Invertebrate model organisms, such as Drosophila and nematodes, with their short lifespan compared to mammals, have been extensively used in longevity studies, and have helped inform about basic cellular pathways of the aging process. Recent adaptations of such model systems to TBI research [40, 135, 143, 150] carry significant potential for identifying fundamental aspects of injury pathways and risk factors. These models also offer opportunities for efficient large-scale screens of genetic and therapeutic interventions, as a basis for subsequent testing in more expensive and complex animal model systems of TBI. Integrating detailed understanding of impacts on various cellular pathways of age and disease promises to further define the molecular players and pathways that confer the biological and pathological effects of TBI. Hopefully, this understanding will lead to approaches for interfering with the detrimental actions of these cellular pathways or even preventing them to achieve better outcomes after TBI, and perhaps also for promoting healthy brain aging.

HIGHLIGHTS.

• The aging process represents a gradual deterioration of the various arms of the proteostatic network, with decreased capacity to maintain homeostasis and compromised ability to respond to insults.

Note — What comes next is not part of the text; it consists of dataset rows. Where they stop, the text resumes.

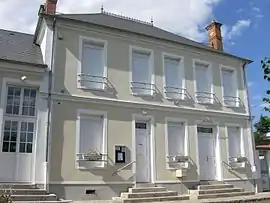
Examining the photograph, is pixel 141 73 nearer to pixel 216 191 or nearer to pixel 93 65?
pixel 93 65

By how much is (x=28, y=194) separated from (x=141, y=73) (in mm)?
6472

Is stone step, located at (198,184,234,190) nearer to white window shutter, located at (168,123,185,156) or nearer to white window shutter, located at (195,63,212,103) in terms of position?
white window shutter, located at (168,123,185,156)

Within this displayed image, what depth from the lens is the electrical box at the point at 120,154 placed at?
11676mm

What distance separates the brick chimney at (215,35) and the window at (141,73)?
4.96m

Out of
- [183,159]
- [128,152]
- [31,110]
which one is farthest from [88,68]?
[183,159]

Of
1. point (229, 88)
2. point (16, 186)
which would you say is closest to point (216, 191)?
point (229, 88)

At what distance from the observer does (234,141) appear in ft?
49.0

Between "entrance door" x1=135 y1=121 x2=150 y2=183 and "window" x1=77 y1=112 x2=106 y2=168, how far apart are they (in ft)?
4.92

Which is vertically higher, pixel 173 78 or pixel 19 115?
pixel 173 78

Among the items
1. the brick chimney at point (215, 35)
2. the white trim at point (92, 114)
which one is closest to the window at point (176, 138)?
the white trim at point (92, 114)

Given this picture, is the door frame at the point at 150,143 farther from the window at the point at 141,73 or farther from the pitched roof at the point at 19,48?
the pitched roof at the point at 19,48

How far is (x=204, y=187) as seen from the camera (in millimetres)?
12609

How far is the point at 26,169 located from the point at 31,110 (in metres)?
2.03

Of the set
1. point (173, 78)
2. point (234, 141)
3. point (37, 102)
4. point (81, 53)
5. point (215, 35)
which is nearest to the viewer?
point (37, 102)
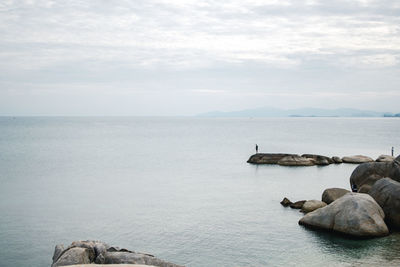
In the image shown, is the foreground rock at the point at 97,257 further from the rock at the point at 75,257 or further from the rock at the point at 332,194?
the rock at the point at 332,194

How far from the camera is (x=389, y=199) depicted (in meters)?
26.1

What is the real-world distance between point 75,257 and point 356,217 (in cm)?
1662

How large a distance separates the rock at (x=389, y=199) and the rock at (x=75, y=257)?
19.0 metres

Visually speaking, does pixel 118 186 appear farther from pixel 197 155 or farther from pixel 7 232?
pixel 197 155

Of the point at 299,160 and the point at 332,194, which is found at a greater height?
the point at 332,194

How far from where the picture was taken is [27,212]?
105 feet

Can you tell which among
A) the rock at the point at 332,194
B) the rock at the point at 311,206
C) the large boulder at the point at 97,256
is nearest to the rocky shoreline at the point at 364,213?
the rock at the point at 332,194

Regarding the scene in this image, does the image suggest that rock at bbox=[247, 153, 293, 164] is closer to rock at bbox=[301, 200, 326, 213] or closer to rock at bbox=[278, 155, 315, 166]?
rock at bbox=[278, 155, 315, 166]

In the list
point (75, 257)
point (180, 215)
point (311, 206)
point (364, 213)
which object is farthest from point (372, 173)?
point (75, 257)

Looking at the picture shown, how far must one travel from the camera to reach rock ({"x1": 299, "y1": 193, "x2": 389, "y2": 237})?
2420 centimetres

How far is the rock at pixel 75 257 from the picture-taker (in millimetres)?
16078

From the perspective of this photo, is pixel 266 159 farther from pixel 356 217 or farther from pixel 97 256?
pixel 97 256

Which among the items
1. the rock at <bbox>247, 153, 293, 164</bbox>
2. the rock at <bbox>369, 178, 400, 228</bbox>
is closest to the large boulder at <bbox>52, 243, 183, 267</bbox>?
the rock at <bbox>369, 178, 400, 228</bbox>

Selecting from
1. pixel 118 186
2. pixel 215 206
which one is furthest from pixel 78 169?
pixel 215 206
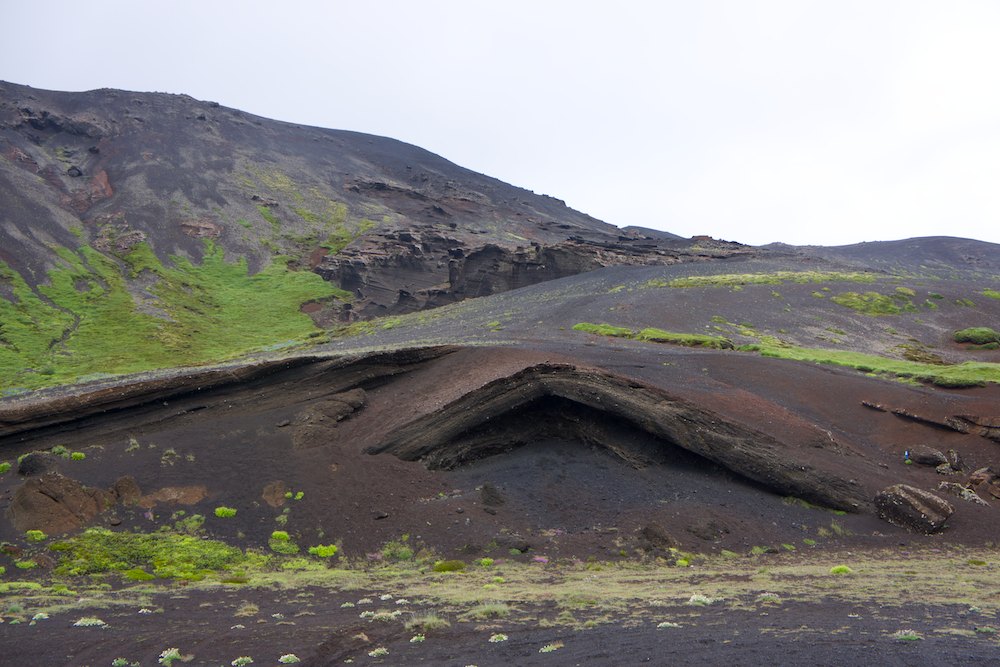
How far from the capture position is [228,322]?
7006cm

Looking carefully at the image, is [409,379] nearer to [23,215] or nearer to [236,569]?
[236,569]

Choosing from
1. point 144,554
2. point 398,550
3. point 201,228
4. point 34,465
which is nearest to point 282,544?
point 398,550

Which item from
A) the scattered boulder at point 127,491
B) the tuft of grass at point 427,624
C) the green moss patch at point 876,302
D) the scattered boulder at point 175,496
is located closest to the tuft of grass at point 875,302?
the green moss patch at point 876,302

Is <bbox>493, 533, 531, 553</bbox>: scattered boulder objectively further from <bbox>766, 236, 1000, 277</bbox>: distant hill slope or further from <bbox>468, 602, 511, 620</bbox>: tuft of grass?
<bbox>766, 236, 1000, 277</bbox>: distant hill slope

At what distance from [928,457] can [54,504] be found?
1167 inches

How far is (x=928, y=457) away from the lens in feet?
85.4

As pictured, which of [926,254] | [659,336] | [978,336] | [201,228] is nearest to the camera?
[659,336]

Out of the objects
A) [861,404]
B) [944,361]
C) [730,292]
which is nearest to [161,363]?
[730,292]

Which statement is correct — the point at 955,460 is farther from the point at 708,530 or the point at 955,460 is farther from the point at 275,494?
the point at 275,494

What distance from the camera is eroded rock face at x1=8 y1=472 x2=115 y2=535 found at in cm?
1920

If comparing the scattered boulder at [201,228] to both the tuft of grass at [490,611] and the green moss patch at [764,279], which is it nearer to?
the green moss patch at [764,279]

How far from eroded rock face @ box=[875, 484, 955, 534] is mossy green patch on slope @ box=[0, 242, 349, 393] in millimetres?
44863

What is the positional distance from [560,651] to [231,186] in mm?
103187

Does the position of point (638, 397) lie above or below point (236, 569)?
above
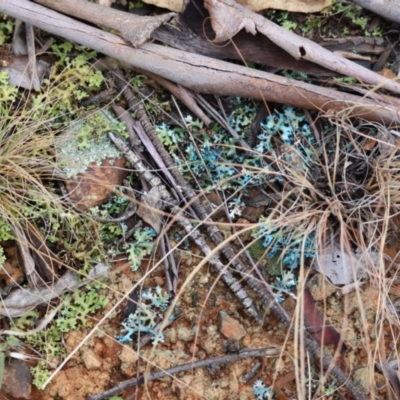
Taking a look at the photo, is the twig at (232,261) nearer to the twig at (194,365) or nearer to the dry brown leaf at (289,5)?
the twig at (194,365)

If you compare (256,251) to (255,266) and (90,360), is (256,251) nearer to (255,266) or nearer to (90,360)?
(255,266)

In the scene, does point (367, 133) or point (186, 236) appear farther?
point (367, 133)

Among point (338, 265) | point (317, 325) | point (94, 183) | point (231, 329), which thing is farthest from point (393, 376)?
point (94, 183)

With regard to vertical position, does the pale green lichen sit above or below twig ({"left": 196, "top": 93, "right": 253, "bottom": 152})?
below

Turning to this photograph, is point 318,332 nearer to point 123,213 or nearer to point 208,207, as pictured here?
point 208,207

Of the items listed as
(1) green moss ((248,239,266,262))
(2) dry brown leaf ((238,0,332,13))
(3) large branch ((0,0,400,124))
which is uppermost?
(2) dry brown leaf ((238,0,332,13))

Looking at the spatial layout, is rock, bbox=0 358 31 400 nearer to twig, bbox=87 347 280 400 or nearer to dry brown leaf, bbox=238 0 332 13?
twig, bbox=87 347 280 400

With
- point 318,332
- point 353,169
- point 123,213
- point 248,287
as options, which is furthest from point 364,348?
point 123,213

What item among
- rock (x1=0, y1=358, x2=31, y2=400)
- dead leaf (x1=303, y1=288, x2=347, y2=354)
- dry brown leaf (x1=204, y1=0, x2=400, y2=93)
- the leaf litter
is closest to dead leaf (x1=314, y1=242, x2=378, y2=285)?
the leaf litter
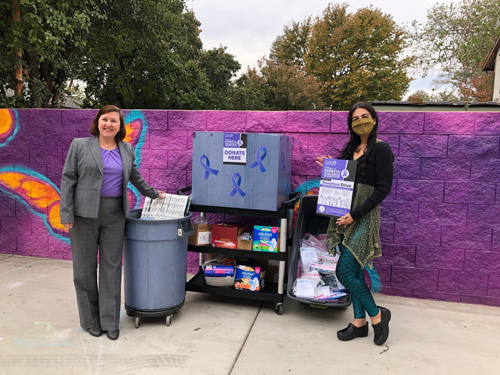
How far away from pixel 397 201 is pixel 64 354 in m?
3.35

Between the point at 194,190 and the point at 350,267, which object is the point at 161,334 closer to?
the point at 194,190

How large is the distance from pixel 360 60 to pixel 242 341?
3120 centimetres

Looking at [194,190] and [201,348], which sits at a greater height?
[194,190]

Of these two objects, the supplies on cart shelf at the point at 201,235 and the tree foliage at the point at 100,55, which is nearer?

A similar cellular state of proteostatic disruption is also reflected in the post-injury setting of traumatic brain injury (TBI).

• The accumulation of misfolded, degenerative proteins observed years after TBI indicates that disruption of protein homeostasis is a long-term consequence of injury. However, further research in both human tissue and animal models is warranted to examine the molecular cascades that are chronically active after TBI.

• Genetic and pharmacological modulators of the proteostasis machinery can extend lifespan in animal models, as well as rescue the negative age-associated consequences of TBI, indicating shared mechanisms of therapeutic opportunities.

Glossary:

Autophagy

A highly regulated process of degradation of damaged or unnecessary cytosolic contents that is necessary to maintain cellular homeostasis.

Amyloid-β

The main component of extracellular plaques found in AD. It is formed from amyloid precursor protein through cleavage to yield the peptide that can aggregate and form oligomers that can misfold and be toxic.

Tau

A microtubule-binding protein whose physiological function is to bind and stabilize microtubules. Hyperphosphorylated forms of the protein aggregate and form the intracellular neurofibrillary tangles characteristic of AD and other tauopathies. Intracellular tau tangles are the predominant feature in CTE brains and used to diagnose the disease, while the localization pattern of the tangles is used to stage CTE severity.

TAR-DNA binding protein 43 kDa (TDP-43)

A DNA/RNA-binding protein that regulates RNA splicing, mRNA stabilization, and transcriptional regulation. Although a predominantly nuclear protein, it becomes enriched in the cytoplasm in diseases like AD, ALS, CTE and FTD. Under these conditions, it is abnormally phosphorylated and ubiquitinated, and forms aggregates that can label with stress granule components.

α-synuclein

A presynaptic neuronal protein that regulates synaptic vesicle trafficking, neurotransmitter release, and fatty acid uptake. In its pathological state, it is misfolded and aggregates into oligomers that are the main constituent of Lewy bodies, a pathological hallmark of PD. Lewy body disease appears as a common co-morbidity in CTE patients.